It is different if we want to get the "best simple" bound we can get. Then, as $x$ tends to $-\infty$, $f(x)$ behaves more and more like $x^2$, so we should be able to prove $f=O(x^2)$, and indeed we can: as an informal proof, plot the graphs of $f(x)$ and $x^2$ with your favourite program and see that $x^2$ dominates $f(x)$ to the left from some point onwards (so we can pick $C=1$).
Now we want $g$ such that $f=o(g)$ when $x\rightarrow -\infty$. What this means is that $$\lim_{x\rightarrow -\infty} \frac{f(x)}{g(x)}=0.$$
This is easy enough: since $f(x)$ behaves as $x^2$, pick something that grows sufficiently faster, for example $g(x)=x^3$. Therefore $f(x)=o(x^3)$. Let us prove it:
$$\lim_{x\rightarrow -\infty} \frac{(x^3+x+12)/(x-4)}{x^3} = \lim \frac{x^3+x+12}{x^3(x-4)}=\lim\frac{1+1/x^2+12/x^3}{x-4}=\lim\frac1x=0.$$
About the use of quantifiers: limits are defined in terms of them, so it is not strange that you can pick a definition involving a limit, play with it, and get an equivalent definition based on inequalities and absolute values.
About the use of limsup and lim: see O-Notation: Limsup vs. Lim . Intuitively, $f=O(g)$ means that $f$ grows slower than $g$, or comparatively equal to $g$, from a point onwards (take into account that $x=O(x^2)$, but also $2x^2=O(x^2)$!), while $f=o(g)$ means that $g$ grows certainly faster than $f$, from a point onwards.
About the use and misuse of $=$ and $\in$: you may be right, depending on the context. But in some cases you can replace membership in a set with equality with some equivalence class, via an equivalence relation (as with asymptotic equivalence, for example).
I think I will leave it here. Two final advices to mirror the beginning of this answer:
1) Keep in mind that we are seeking simple analytic functions that we can 
easily understand and manipulate to compare and bound our initial, difficult functions.
2) Get practice with limits and their definitions.

____________

** Instructions to follow **
Retype the stretch of the big-O and little-o explanation from "About the use and" through "equivalence, for example).".

[Recorded data]
____________

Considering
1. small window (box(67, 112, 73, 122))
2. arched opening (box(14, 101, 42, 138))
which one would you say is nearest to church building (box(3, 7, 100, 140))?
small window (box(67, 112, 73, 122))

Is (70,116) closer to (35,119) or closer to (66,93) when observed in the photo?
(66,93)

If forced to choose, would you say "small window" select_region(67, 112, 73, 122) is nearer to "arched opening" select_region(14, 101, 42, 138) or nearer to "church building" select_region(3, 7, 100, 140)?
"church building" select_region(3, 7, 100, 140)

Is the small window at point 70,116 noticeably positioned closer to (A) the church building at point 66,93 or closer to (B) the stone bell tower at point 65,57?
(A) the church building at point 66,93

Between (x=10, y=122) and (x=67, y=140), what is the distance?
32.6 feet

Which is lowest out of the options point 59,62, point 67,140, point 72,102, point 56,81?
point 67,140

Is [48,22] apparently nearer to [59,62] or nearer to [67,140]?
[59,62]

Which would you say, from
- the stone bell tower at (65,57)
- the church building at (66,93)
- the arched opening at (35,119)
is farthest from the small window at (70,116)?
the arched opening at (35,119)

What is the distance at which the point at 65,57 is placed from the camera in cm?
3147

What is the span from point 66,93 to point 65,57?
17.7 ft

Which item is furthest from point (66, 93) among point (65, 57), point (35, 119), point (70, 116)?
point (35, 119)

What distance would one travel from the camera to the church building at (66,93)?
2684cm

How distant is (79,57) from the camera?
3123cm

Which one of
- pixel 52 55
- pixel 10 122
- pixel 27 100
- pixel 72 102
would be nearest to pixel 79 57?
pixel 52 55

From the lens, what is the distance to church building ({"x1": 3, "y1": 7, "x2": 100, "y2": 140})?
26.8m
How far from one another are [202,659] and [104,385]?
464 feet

____________

** Written answer **
About the use and misuse of $=$ and $\in$: you may be right, depending on the context. But in some cases you can replace membership in a set with equality with some equivalence class, via an equivalence relation (as with asymptotic equivalence, for example).